Ils sont contenus dans le Plan ministériel de mesures d'urgence, un document qui fait lui-même près de 300 pages, révisé pour la dernière fois en mars 2016.

Nous reproduisons l'organigramme B, appliqué lors d'une situation d'urgence qui entraîne la «fermeture d'une autoroute ou d'une route nationale», comme ce qui s'est produit mardi soir.

Urgence ou pas ?

Mais au fait, qu'est-ce qu'une situation d'urgence? Dans ce document, le MTQ admet ne pas le savoir hors de tout doute.

«D’un point de vue gouvernemental, il n’existe pas de balises qui permettraient au ministère de paramétrer la définition et l’application de la notion d’urgence. En ce sens, il faut innover», écrivent les fonctionnaires.

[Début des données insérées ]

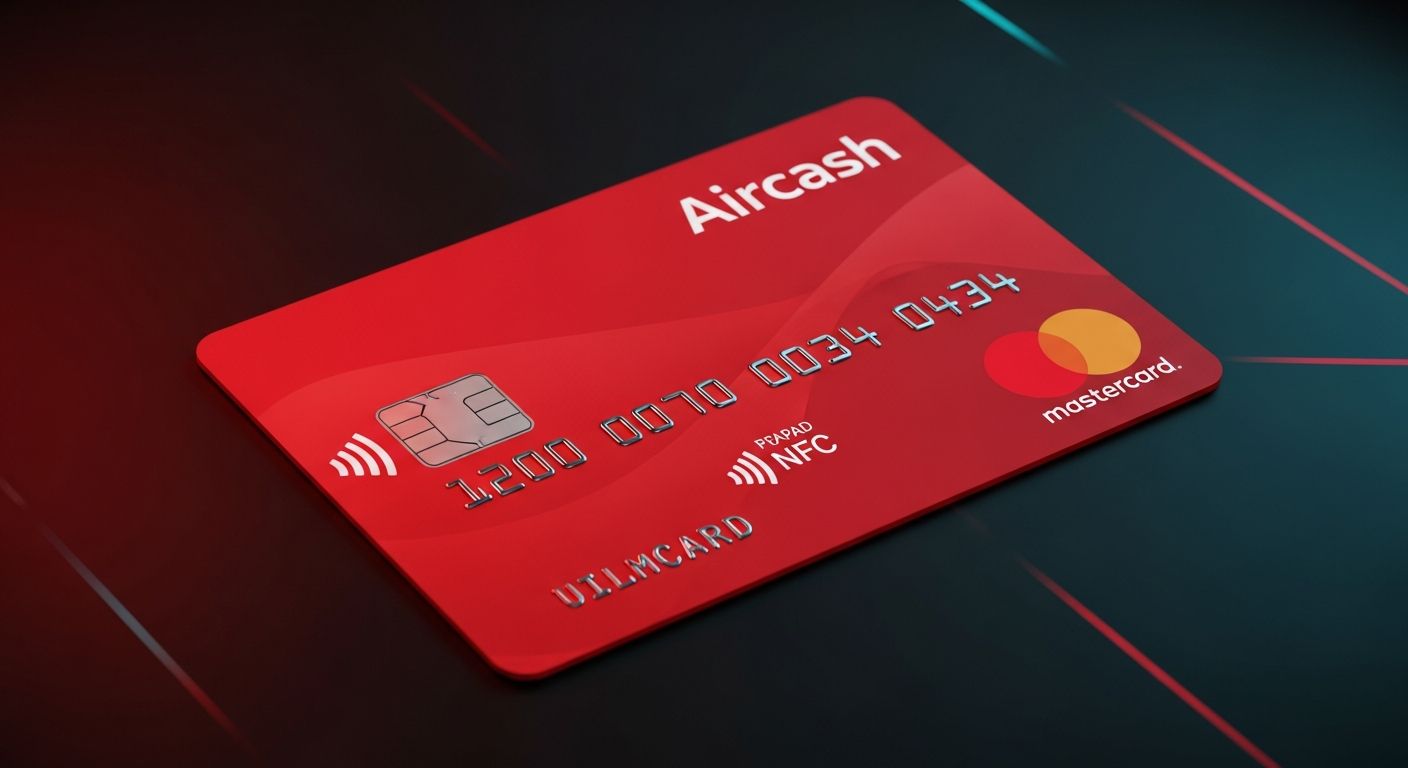 AI_IMAGE: Red Aircash Mastercard prepaid card with the official Aircash branding in white text, Mastercard dual-circle logo in orange and red at bottom right, contactless NFC payment symbol, chip visible on left side, card number displayed across the center, card shown at a slight angle on a deep black surface with subtle red and cyan neon reflections, premium fintech product photography with dramatic lighting emphasizing the vibrant red color of the card | photorealistic | landscape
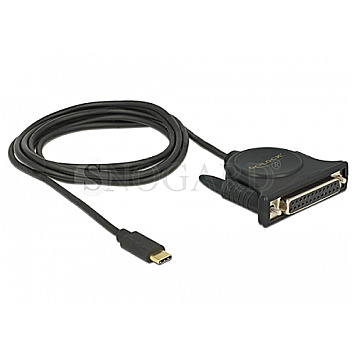DeLOCK 62980 USB Typ-C 2.0 Stecker -> Parallel DB25 Buchse Adapter 1.8m schwarz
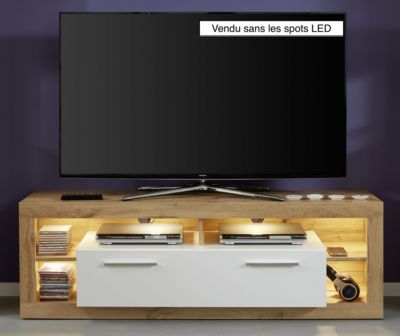ROCK - Meuble salon/séjour. Meuble TV en mélaminé blanc brillant et bois. L-H-P : 150 - 48 - 44 cm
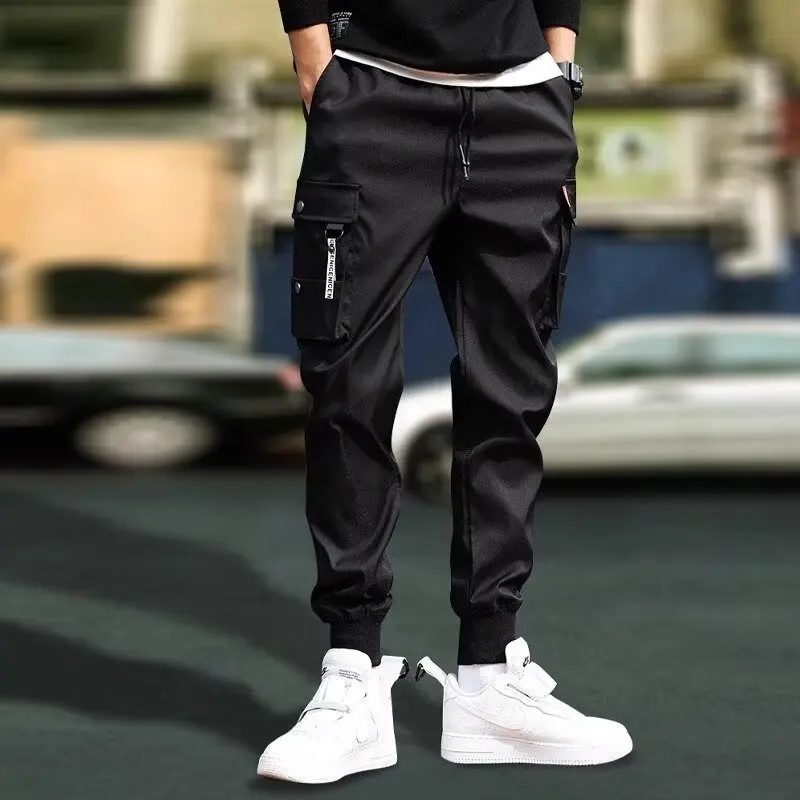 2025 New Trendy Solid Color Pants, Multi Flap Pocket Men's Cargo Pants, Loose Casual Outdoor Pants, Men's Work Pants oversized - Image 6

Hier, sans pointer directement un responsable, le ministère des Transports, la Sécurité publique, la Sûreté du Québec et la Ville de Montréal tentaient de refaire le fil des événements pour savoir ce qui n’a pas fonctionné.

«À un moment donné, notre capacité d’intervention a été dépassée par le niveau d’accumulation de neige», a soutenu Sarah Bensadoun, porte-parole du MTQ.